Myles Ambrose was a former commissioner of the US Customs Bureau who was named as the federal government’s drug czar during the Nixon administration and who helped organise the Drug Enforcement Administration

When Ambrose was named commissioner of the old US Customs Bureau in 1969, he became one of the government’s most prominent leaders in what was beginning to be called the war on drugs. He expanded the profile of the bureau and added thousands of employees and millions of dollars to its budget.

He reorganised its investigative arm to fight drug smugglers and established fleets of helicopters, airplanes and speedboats. The bureau began to use sniffer dogs to detect shipments of marijuana and heroin. He hired some of the government’s first female law enforcement officers for the bureau and helped set up methadone-treatment programmes.

He launched Operation Intercept, a controversial programme in which federal agents searched cars for drugs as they entered the US at the Mexican border. The hold-ups lasted for hours. The operation was discontinued after a few weeks because of fraying relations between the two countries.

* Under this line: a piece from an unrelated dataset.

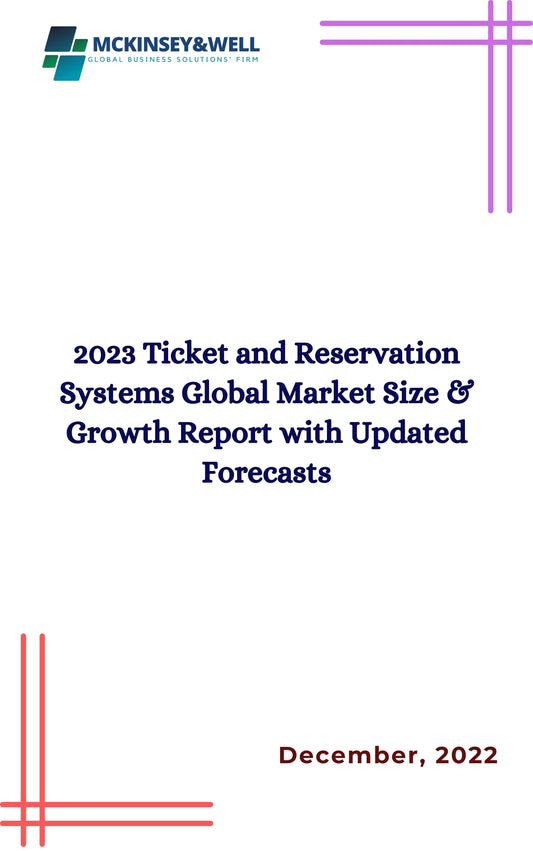 2023 Ticket and Reservation Systems Global Market Size & Growth Report with Updated Forecasts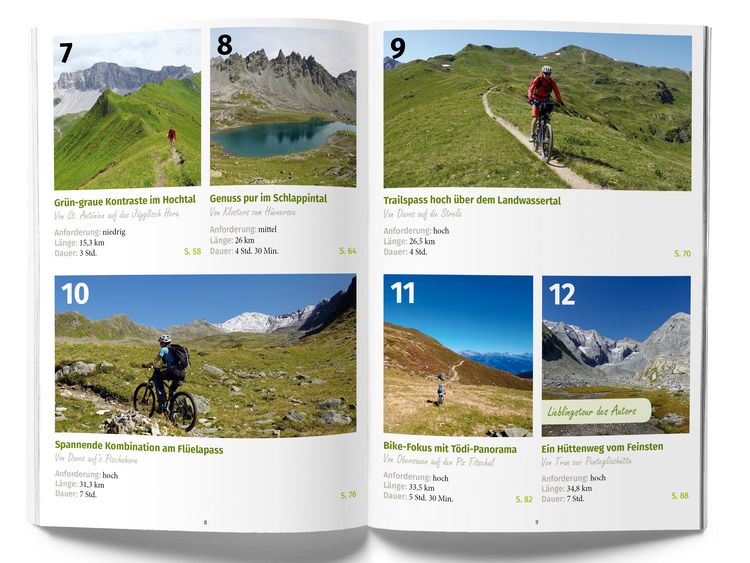 Produktbild: K&uuml;mmerly+Frey Raus und E-Bike & Hike Graub&uuml;nden &ndash; Mountainbike- & Wanderf&uuml;hrer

But the point was made, and Mexican law enforcement agencies increased their efforts to stop drug shipments.

The rate of drug seizures increased dramatically under Ambrose, including three cases in which more than 200lb of pure heroin were intercepted in 1971 alone. The next year, President Richard Nixon declared drug abuse the country’s “No 1 domestic problem” and chose Ambrose to solve it.

The new Office of Drug Abuse Law Enforcement, sometimes called ODALE, was operated out of the White House under the auspices of the Justice Department. As he pulled his office together he fought turf battles with other agencies until Nixon asked him to consolidate them into the Drug Enforcement Administration.

In July 1973, just as Ambrose was about to become the first DEA director, he abruptly resigned. His family said he went into private law practice to support his six children, but he also faced scrutiny for staying at the home of a Texas rancher who was later indicted for trading weapons for drugs; there was no evidence Ambrose was aware of any wrongdoing.

Defending the sometimes rough tactics of drugs officers, Ambrose said, “This is dirty scummy work. You see these vermin selling drugs and what they do to people and our cities, and you get sickened and angry and perhaps you take your hostilities and frustrations out on some guy’s bookcase. It’s not right. But how are you going to prevent it?”

MATT SCHUDEL

Myles Ambrose, US government official: born New York 21 July 1926; died Leesburg, Virginia 3 June 2014.